Document passage Block Start

Major renovations done include the Île-aux-Bernard (1995), the Valley Sector (1996), and the new polar bear habitat (1997), while new constructions such as the Great Aviary, the Kids Garden, the Ghislain Gagnon Interpretation Centre were being added. Buildings that were no longer needed were turned into veterinary clinics in order to meet Quebec government and Canadian Association of Zoos and Aquariums (CAZA) standards. Through these changes, the Wild Zoo animal cohabitation was no longer restricted to the Nature Park Trails and visitors could see animals roaming freely everywhere on the site when the Wild Zoo reopened its doors in the 1997 winter season, being accessible for all four seasons, which for most Canadian zoos is impossible to do. Through these changes and innovations the Wild Zoo led the way as being a model for other Zoological Parks in Quebec and followed through with Gagnon's original vision.

===The Centre for Conservation of Boreal Biodiversity===

In May 2001, the Wild Zoo decided to broaden its mission statement by modifying its focus again and became the Centre for Conservation of Boreal Biodiversity (French: La Fondation du Centre de conservation de la biodiversité boréale (CCBB)).

Document passage Block End

▶ [Tasks to carry out]
1. According to the Wild Zoo passage, in what year was the new polar bear habitat completed?
2. Write the next part of the Wild Zoo passage, starting after its final sentence about the Centre for Conservation of Boreal Biodiversity.

Dataset extract Block Start

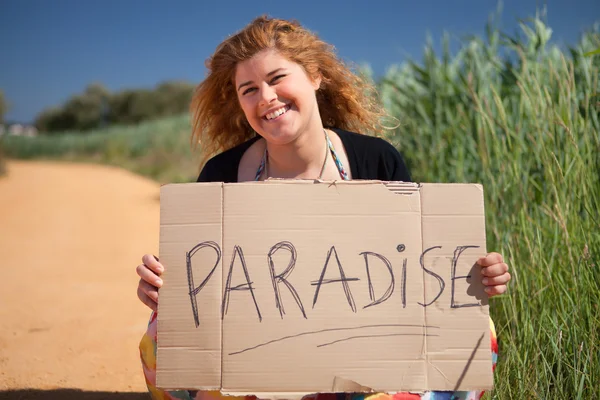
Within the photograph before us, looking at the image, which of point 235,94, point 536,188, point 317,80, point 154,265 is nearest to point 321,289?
point 154,265

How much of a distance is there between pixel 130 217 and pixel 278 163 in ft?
19.5

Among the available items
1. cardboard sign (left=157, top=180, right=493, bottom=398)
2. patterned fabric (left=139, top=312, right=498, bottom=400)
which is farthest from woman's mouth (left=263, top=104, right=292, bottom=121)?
patterned fabric (left=139, top=312, right=498, bottom=400)

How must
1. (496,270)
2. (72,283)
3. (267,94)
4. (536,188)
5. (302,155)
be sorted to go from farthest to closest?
1. (72,283)
2. (536,188)
3. (302,155)
4. (267,94)
5. (496,270)

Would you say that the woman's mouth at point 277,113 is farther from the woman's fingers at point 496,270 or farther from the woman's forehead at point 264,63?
the woman's fingers at point 496,270

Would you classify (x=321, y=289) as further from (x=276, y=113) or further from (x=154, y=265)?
(x=276, y=113)

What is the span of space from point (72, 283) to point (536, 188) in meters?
3.60

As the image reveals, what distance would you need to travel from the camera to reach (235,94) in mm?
2311

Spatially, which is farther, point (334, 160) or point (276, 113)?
point (334, 160)

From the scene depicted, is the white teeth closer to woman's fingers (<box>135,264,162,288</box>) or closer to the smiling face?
the smiling face

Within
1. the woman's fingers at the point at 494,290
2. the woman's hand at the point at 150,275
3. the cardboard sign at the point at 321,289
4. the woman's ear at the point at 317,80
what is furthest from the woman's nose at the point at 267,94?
the woman's fingers at the point at 494,290

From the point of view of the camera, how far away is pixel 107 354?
2.96 m

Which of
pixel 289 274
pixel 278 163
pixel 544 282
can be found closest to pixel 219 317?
pixel 289 274

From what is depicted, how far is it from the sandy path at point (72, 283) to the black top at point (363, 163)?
113 centimetres

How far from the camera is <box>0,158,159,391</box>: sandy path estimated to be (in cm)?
277
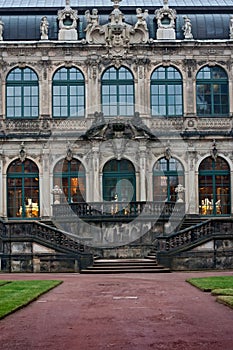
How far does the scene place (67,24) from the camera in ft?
137

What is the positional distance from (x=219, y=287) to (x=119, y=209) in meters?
16.1

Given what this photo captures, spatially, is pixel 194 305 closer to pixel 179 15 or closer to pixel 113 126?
pixel 113 126

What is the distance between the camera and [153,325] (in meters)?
13.2

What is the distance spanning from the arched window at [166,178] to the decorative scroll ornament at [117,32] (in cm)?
704

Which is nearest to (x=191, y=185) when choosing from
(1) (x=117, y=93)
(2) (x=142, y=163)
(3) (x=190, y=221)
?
(3) (x=190, y=221)

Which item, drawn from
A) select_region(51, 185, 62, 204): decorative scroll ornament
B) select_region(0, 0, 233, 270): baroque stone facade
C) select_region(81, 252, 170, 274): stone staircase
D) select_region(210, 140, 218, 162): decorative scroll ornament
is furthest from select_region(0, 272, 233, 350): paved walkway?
select_region(210, 140, 218, 162): decorative scroll ornament

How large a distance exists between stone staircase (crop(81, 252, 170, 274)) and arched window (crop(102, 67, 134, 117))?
508 inches

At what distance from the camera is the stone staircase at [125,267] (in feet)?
92.0

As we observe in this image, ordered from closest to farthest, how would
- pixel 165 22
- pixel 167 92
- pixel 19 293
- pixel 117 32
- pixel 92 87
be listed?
pixel 19 293, pixel 92 87, pixel 117 32, pixel 167 92, pixel 165 22

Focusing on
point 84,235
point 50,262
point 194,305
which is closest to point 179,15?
point 84,235

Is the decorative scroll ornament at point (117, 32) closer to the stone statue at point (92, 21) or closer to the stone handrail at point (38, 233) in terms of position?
the stone statue at point (92, 21)

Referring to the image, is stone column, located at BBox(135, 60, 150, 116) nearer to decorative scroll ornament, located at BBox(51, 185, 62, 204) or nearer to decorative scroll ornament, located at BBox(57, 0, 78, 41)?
decorative scroll ornament, located at BBox(57, 0, 78, 41)

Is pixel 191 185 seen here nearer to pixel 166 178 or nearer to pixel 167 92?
pixel 166 178

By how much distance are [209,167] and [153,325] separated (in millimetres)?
28279
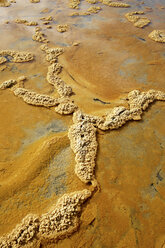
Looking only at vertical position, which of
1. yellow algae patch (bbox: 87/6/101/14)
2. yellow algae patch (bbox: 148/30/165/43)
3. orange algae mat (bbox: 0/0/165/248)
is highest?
yellow algae patch (bbox: 87/6/101/14)

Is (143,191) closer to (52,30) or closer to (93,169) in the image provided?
(93,169)

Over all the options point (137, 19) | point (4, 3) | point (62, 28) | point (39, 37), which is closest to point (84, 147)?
point (39, 37)

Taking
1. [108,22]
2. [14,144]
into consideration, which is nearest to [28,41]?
[108,22]

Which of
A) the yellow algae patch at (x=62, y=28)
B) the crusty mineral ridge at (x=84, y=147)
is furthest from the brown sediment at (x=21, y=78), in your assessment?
the yellow algae patch at (x=62, y=28)

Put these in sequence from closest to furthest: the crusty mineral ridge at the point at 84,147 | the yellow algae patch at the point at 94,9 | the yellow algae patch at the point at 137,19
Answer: the crusty mineral ridge at the point at 84,147 < the yellow algae patch at the point at 137,19 < the yellow algae patch at the point at 94,9

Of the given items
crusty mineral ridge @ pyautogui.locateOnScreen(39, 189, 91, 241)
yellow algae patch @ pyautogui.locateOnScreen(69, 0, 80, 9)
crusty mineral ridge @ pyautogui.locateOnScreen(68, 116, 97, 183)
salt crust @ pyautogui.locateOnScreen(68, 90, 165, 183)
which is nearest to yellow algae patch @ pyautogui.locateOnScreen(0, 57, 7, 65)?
salt crust @ pyautogui.locateOnScreen(68, 90, 165, 183)

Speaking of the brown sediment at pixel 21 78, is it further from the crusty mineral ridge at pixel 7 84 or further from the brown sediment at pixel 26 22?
the brown sediment at pixel 26 22

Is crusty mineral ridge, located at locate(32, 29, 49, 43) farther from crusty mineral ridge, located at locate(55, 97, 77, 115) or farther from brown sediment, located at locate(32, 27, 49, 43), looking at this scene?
crusty mineral ridge, located at locate(55, 97, 77, 115)
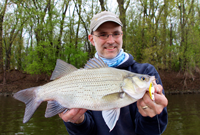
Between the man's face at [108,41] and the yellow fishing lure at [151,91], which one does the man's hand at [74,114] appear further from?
the man's face at [108,41]

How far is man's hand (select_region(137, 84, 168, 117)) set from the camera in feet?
5.80

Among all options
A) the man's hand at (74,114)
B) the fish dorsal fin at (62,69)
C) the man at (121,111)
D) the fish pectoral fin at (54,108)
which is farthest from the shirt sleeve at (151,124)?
the fish dorsal fin at (62,69)

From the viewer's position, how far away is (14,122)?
25.5ft

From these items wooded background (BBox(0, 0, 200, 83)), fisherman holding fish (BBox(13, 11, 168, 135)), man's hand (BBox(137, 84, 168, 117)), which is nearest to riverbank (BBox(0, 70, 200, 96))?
wooded background (BBox(0, 0, 200, 83))

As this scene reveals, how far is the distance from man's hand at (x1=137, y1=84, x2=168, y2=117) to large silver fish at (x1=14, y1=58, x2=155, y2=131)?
98 mm

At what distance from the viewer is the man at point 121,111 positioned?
1961 millimetres

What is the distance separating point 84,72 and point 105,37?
869mm

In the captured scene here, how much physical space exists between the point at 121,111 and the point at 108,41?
1.15 metres

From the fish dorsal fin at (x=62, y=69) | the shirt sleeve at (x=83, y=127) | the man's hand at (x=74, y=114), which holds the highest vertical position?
the fish dorsal fin at (x=62, y=69)

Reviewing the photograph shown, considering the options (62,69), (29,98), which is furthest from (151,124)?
(29,98)

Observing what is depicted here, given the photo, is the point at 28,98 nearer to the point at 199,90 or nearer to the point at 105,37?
the point at 105,37

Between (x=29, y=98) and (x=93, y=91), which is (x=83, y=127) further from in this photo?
(x=29, y=98)

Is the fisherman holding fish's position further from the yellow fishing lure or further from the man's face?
the man's face

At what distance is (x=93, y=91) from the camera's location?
1865 mm
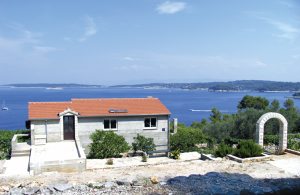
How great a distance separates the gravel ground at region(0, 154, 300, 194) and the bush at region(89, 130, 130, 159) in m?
6.16

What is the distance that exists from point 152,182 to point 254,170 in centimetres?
602

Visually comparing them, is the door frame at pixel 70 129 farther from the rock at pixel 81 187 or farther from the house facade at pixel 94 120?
the rock at pixel 81 187

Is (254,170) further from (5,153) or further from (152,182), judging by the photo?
(5,153)

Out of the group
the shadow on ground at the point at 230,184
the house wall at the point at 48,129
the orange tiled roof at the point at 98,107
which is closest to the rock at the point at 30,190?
the shadow on ground at the point at 230,184

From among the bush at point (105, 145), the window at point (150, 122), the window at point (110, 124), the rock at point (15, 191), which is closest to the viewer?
the rock at point (15, 191)

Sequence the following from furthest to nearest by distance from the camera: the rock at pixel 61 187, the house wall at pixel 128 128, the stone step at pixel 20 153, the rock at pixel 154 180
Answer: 1. the house wall at pixel 128 128
2. the stone step at pixel 20 153
3. the rock at pixel 154 180
4. the rock at pixel 61 187

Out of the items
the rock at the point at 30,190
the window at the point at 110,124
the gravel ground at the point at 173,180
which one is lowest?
the gravel ground at the point at 173,180

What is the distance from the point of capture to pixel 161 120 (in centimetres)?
2980

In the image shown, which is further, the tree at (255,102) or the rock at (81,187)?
the tree at (255,102)

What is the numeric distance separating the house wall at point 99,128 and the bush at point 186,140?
0.81m

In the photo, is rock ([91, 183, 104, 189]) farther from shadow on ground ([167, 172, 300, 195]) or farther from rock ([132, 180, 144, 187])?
shadow on ground ([167, 172, 300, 195])

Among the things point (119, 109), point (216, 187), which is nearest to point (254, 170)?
point (216, 187)

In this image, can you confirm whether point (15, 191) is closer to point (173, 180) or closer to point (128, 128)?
point (173, 180)

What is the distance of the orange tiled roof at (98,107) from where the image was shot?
88.9ft
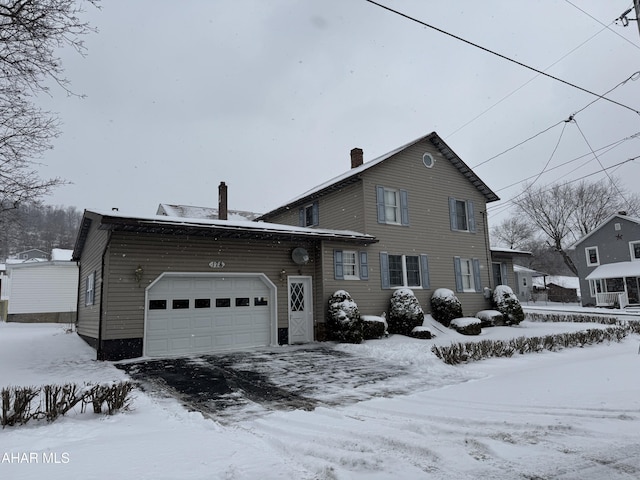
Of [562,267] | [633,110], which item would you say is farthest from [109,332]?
[562,267]

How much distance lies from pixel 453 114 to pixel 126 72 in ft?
207

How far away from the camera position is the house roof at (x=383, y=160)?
17094 mm

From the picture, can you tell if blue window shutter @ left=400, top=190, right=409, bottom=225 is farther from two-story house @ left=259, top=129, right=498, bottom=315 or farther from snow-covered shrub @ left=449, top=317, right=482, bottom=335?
snow-covered shrub @ left=449, top=317, right=482, bottom=335

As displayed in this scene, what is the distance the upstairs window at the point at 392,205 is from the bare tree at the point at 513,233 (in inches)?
1882

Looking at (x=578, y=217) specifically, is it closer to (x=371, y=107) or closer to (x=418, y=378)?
(x=371, y=107)

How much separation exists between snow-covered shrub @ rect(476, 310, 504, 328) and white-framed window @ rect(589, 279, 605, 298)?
67.3 ft

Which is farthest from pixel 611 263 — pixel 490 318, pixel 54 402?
pixel 54 402

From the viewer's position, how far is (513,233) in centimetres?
6212

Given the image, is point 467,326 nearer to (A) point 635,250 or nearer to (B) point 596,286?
(A) point 635,250

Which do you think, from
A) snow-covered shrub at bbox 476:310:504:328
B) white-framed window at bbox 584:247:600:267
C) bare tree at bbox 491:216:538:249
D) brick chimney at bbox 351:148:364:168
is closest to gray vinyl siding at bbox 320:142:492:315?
snow-covered shrub at bbox 476:310:504:328

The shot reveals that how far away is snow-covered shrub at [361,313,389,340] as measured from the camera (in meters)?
14.6

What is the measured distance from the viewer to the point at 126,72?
43.4ft

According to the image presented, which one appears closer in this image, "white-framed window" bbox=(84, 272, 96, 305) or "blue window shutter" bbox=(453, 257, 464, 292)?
"white-framed window" bbox=(84, 272, 96, 305)

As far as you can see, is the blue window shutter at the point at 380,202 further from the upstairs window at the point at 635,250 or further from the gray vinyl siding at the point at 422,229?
the upstairs window at the point at 635,250
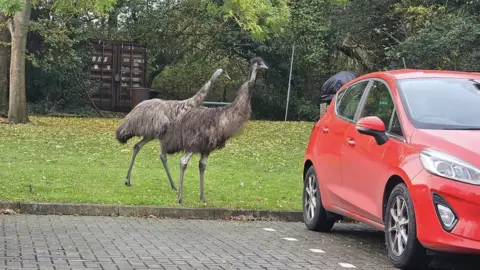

Dataset extract Block End

▶ [Answer list]
1. 1997

2.
The new CCBB wanted to increase the benefits of its organization on a local, regional and international level by following the United Nations Convention on Biological Diversity that was adopted at the 1992 Earth Summit in Rio de Janeiro. Through this change and model, the Wild Zoo shifted its efforts from Nordic towards protecting the biodiversity of the boreal forests through preservation, education, and research.

Shortly, Phase I of the plan commenced with the construction of the Borealium, which is a Visitors' Centre, in addition, to being a research, documentation, and education facility. In recent years, the Wild Zoo built new exhibits and eventually re-introduced exotic animal species to its collection that lived in the boreal environments of Asia. In 2010, the Wild Zoo introduced exotic species that live in the boreal environments of Mongolia through the remodeling of an island and opened the Mongolian habitat. At the same time, a family area with water games, and a small farm was also built.

===Polar bear cubs===
On December 4, 2009, the polar bear, Aisaqvak gave birth to two cubs. This was the first time a Canadian zoo experienced the birth of twin polar bears. The polar bear cubs at first were only viewed from a hidden camera inside the den and eventually at three months of age wandered outside with their mom away from public viewing. When the cubs were six months old, they made their first public appearance at the Wild Zoo in June 2010.

==Exhibits==
- Arctic - The most popular exhibit at the Wild Zoo where visitors have an underwater view of polar bears.
- Mixed Forest - Showcases species from various forest and ocean environments. Visitors will be able to see harbor seals, river otters, raccoons, porcupines, bald eagles, great blue herons, wolverines and fishers.
- Mountain - This exhibit contains North American wildlife that would roam the mountain landscapes. Visitors can see numerous predators such as the cougar, the bobcat, the Canadian lynx, the coyote, the grizzly bear and the mule deer.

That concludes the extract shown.